As described earlier, the intermediate goals of ground failure prevention research address issues identified in the earlier NRC (1995) review of the USBM and deal specifically with critical areas identified by this committee in establishing a comprehensive ground failure prevention program. Research is in high-priority areas and is connected to improvement in workplace protection. Consequently, the Mining Program ground failure prevention program deserves a high rating for relevance.
Ground failure prevention research is a heritage program, with future research needs identified primarily through concerns expressed by stakeholders and the prevalence of injuries caused by changing mining methods and geologic conditions. The Mining Program has identified several research areas it is pursuing. Examples of appropriately targeted new research include renewed work on highwall safety, improved strategies for multiple-seam mining, and blast damage control and surface treatment to minimize loose rock hazards.
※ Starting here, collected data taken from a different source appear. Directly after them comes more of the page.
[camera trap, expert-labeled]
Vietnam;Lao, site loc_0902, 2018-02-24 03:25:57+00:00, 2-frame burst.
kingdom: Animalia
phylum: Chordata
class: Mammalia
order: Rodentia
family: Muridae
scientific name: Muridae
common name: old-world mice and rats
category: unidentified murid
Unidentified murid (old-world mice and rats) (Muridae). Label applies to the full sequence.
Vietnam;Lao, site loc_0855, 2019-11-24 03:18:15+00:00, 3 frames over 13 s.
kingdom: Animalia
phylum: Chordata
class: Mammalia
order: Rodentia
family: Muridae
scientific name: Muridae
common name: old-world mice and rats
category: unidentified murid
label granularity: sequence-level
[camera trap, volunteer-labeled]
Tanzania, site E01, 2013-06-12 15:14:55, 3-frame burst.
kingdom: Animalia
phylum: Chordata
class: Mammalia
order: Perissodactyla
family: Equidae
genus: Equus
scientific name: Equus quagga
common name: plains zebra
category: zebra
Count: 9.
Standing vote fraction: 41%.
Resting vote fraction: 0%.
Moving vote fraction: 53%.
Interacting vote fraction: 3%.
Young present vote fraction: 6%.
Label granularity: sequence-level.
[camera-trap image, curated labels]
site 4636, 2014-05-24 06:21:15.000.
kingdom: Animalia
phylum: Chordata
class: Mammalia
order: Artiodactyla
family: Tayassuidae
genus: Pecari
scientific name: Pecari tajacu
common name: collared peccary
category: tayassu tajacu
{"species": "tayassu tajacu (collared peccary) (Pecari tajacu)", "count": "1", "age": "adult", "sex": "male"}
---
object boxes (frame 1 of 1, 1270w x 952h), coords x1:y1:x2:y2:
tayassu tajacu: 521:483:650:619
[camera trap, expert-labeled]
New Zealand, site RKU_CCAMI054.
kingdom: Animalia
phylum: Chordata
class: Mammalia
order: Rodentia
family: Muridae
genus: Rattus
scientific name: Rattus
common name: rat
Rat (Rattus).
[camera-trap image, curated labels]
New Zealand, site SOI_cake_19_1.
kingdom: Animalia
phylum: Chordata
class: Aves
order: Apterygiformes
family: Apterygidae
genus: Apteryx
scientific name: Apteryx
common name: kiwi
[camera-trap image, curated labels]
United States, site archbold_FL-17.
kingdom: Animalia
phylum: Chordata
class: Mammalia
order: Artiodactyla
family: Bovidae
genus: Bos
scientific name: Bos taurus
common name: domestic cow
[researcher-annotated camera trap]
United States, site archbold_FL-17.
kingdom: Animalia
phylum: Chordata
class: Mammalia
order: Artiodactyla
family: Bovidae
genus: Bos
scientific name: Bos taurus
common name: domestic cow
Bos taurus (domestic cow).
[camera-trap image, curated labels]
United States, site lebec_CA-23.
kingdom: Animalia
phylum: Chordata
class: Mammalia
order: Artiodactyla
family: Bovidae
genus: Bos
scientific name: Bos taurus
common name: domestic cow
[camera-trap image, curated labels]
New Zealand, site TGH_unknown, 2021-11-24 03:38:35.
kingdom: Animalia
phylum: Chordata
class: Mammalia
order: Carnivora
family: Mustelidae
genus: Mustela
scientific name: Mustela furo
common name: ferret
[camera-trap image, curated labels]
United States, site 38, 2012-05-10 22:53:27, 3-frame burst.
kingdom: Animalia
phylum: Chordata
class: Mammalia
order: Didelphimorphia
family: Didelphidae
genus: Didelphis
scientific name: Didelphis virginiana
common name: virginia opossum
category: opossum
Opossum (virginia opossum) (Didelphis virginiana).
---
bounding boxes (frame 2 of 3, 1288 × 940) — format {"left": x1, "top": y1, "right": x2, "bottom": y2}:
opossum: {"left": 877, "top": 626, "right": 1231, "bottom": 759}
The Mining Program is also focusing on future research to reduce pillar and roof hazards in underground stone and industrial mineral operations in response to the projected demand for these commodities.
Because of challenges posed by mining in increasingly severe geologic environments and in closer proximity to existing and abandoned mines, the Mining Program needs to expand its new research to include developing more robust numerical techniques for modeling mine openings in complex geologic materials; better void detection technologies; and strategies to improve design and safety in deep (>600 m) coal deposits.